See full survey results here:

What is is the focus this year?

The theme of NAIDOC Week this year is “Heal Country!”

This theme calls for all of us to continue to seek greater protections for our lands, our waters, our sacred sites and our cultural heritage from exploitation, desecration, and destruction. Below are a few excerpts from the full, powerful statement from NAIDOC’s website:

Country is inherent to our identity.

It sustains our lives in every aspect - spiritually, physically, emotionally, socially, and culturally.
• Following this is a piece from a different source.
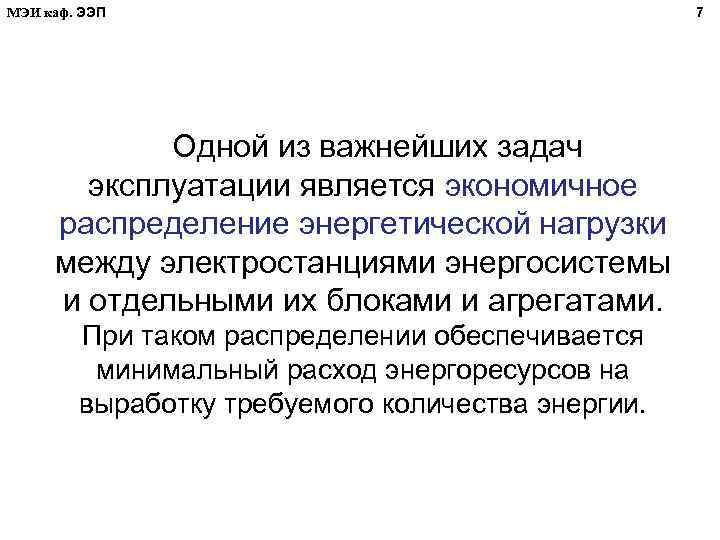 МЭИ каф. ЭЭП

7

Одной из важнейших задач эксплуатации является экономичное распределение энергетической нагрузки между электростанциями энергосистемы и отдельными их блоками и агрегатами. При таком распределении обеспечивается минимальный расход энергоресурсов на выработку требуемого количества энергии.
It is more than a place.

For generations Aboriginal and Torres Strait Islander people have been calling for stronger measures to recognise, protect, and maintain all aspects of our culture and heritage for all Australians.

We have continued to seek greater protections for our lands, our waters, our sacred sites and our cultural heritage from exploitation, desecration, and destruction.

We are still waiting for those robust protections.

Healing Country means hearing those pleas to provide greater management, involvement, and empowerment by Indigenous peoples over country.

Healing Country is more than changing a word in our national anthem – it is about the historical, political, and administrative landscapes adapting to successfully empower and celebrate Aboriginal and Torres Strait Islander communities, nations, and heritage.

Read the full statement on “Heal Country” here.

How can we get involved?

We can get involved through learning about & celebrating Aboriginal & Torres Strait Islander cultures.


Unfortunately IRL events for NAIDOC have been cancelled or postponed in Sydney. Some online options are:

Clothing the Gaps | Free the Flag

University of SA NAIDOC Talks

Better Futures NAIDOC Webinars


Check out NITV or some of the below TV show & movie recommendations:

You Can’t Ask That - Indigenous (ABC)

In My Blood It Runs (ABC)

Strait To The Plate (SBS)

Sweet Country (Netflix)


Find a book to read to learn about First Nations cultures and experiences, such as:

Fire Country by Victor Steffensen

Tell Me Why by Archie Roach

Australia Day by Stan Grant

Growing Up Aboriginal in Australia by Anita Heiss

AnalogFolk respectfully acknowledges the Traditional Owners of the Land on which our Australian office is based, the Gadigal people of the Eora Nation.